China breathes new life into the coal market

Aug 12, 2016 12:00 AM

Coal’s making a comeback after five years in the doldrums.

Power-station coal has surged this year, outpacing both oil and natural gas, as China’s efforts to reduce mining capacity boosts domestic prices and increases the appetite for seaborne imports, according to UBS Group AG and Australia & New Zealand Banking Group Ltd. The steel-making variety of coal is at the highest in more than a year, further supported by robust Chinese steel output.





Coal’s decline began in 2011 amid a global glut, then deepened as China slowed overseas purchases. Efforts this year to reduce the country’s output have boosted domestic thermal coal prices and spurred a revival in imports after they slumped in February to the lowest since 2011. While shipments eased in July amid a wider drop in energy imports, they remained above 21 million tons for a second month and near the most since December 2014.

“There’s been a positive impact on the seaborne thermal market from the continuing closure of capacity in China,” said Daniel Hynes, senior commodity strategist at Australia & New Zealand Banking Group Ltd. in Sydney. “Prices will probably remain around these levels, or even push higher, if imports continue to climb. The macro data is stabilizing, which does suggest that industrial demand for coal-fired power should hold up relatively well.”

Capacity Cuts

Newcastle thermal coal, an Asian benchmark, is up more than 30 percent this year and reached as high as $67.07 a metric ton in the week ended Aug. 5, according to data from Globalcoal. Prices are on track to snap a five-year streak of declines. Metallurgical coal advanced almost 35 percent this year to $105.40, the highest since March 2015, according to data from The Steel Index.

Prices are still far from recent highs. Metallurgical coal hit a peak of about $300 a ton in 2008, when flooding in Australia curbed output. Thermal coal at the time rose to almost $195.

While the coal glut has disappeared and Citigroup Inc. predicts growing deficits for both thermal and metallurgical in 2017, oil and gas markets are each contending with surpluses. Brent crude prices are up about 24 percent so far in 2016, while U.S. natural gas has gained roughly 8 percent.

China is seeking to cut as much as 500 million tons of production capacity by 2020, equivalent to about 9 percent of its total, as the country seeks to trim industrial oversupply and curb pollution, the nation’s State Council said in February. Coal output fell 2.7 percent in July from the previous month to 270 million tons, according to data Friday from the National Bureau of Statistics. Output is down 10 percent during the first seven months of the year.
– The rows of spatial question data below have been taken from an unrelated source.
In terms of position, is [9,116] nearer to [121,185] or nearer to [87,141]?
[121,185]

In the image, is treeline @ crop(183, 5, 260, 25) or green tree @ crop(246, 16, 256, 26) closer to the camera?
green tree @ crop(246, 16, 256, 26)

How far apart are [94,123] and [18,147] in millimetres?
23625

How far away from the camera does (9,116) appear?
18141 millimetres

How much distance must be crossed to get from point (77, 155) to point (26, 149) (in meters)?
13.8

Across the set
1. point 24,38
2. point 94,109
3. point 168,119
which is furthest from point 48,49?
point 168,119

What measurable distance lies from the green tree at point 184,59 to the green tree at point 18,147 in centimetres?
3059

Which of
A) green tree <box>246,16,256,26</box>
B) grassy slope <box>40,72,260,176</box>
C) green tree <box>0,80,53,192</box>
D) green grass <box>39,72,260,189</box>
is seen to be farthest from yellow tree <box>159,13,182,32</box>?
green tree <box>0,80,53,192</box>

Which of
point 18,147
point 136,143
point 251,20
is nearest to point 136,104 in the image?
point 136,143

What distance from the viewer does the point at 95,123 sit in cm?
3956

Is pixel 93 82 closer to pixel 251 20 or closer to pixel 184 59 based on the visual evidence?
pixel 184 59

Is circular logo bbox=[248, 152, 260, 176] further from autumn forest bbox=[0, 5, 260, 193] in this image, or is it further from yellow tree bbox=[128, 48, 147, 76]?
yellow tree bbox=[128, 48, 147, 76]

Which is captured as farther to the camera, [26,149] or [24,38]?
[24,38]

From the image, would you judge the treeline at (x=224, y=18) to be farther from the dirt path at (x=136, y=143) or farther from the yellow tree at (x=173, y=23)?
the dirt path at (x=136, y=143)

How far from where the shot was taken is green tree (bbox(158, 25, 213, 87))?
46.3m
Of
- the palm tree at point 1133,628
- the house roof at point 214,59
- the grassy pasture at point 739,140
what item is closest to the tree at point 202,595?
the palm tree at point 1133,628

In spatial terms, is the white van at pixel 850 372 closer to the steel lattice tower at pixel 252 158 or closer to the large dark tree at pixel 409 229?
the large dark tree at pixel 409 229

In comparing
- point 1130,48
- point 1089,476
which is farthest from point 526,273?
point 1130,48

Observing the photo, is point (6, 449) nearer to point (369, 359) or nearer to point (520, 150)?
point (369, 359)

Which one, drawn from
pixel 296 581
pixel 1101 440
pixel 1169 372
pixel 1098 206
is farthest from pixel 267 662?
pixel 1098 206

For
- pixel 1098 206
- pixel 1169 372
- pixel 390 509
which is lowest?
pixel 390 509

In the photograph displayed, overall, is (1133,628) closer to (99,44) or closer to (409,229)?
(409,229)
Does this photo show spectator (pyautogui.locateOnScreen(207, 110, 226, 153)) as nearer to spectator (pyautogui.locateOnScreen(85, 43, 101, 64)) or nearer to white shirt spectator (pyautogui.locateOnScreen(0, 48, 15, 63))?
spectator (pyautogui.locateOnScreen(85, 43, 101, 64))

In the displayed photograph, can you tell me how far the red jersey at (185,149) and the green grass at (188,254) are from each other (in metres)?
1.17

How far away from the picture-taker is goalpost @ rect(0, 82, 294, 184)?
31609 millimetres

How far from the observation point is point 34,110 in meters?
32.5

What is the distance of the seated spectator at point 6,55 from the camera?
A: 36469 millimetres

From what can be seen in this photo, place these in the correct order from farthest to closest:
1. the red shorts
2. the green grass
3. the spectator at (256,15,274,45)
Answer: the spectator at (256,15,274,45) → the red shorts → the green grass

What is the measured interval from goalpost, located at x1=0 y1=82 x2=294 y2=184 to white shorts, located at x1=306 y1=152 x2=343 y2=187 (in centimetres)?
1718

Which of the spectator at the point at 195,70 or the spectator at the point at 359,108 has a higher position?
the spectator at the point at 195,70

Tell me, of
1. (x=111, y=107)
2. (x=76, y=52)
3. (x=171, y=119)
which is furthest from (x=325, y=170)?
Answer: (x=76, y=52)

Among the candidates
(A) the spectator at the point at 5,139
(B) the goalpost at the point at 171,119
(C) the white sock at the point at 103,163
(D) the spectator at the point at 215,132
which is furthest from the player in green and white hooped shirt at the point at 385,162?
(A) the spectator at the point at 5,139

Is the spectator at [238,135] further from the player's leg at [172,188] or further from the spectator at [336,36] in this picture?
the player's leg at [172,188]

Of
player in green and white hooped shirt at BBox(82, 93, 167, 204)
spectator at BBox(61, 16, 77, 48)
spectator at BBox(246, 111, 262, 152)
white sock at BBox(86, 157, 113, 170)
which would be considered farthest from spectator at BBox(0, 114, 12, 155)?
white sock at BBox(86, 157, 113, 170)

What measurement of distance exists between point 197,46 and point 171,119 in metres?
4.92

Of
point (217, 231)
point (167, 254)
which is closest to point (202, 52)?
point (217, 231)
Authorities have cautioned that mines are shutting too slow to meet year-end targets. Reductions during the first seven months of 2016 equaled about 95 million tons, or roughly 38 percent of this year’s goal, according to a statement posted online Thursday by the National Development and Reform Commission, the country’s top planner.

Steel Output

China’s increased appetite for imports is a boon for miners from Glencore Plc to BHP Billiton Ltd., the world’s biggest shipper of metallurgical coal. They were among companies to shut operations, halt development projects and cut jobs as falling prices squeezed margins. Chinese steel output reached a record daily volume in June as mills in the world’s top producer boosted supply to take advantage of rebounding prices.

Imports will likely ease in the coming months as peak summer power consumption starts to fade, said Guo Chaohui, an analyst at Beijing-based China International Capital Corp. Demand for seaborne coal in the long term will depend on whether the government decides to relax its efforts to trim capacity after the recent price gains, he said. China enacted a raft of policies in 2014, including higher quality specifications and import restrictions, to protect domestic suppliers.


"The import number underlines what’s been behind price strength in seaborne markets,” said Daniel Morgan, an analyst with UBS Group AG in Sydney. “I don’t think this lift in imports is sustainable and coal prices will probably ease somewhat from here, but not hugely. Steel production in China has also been running higher than most had expected this year and that’s boosting the iron ore and met-coal markets.”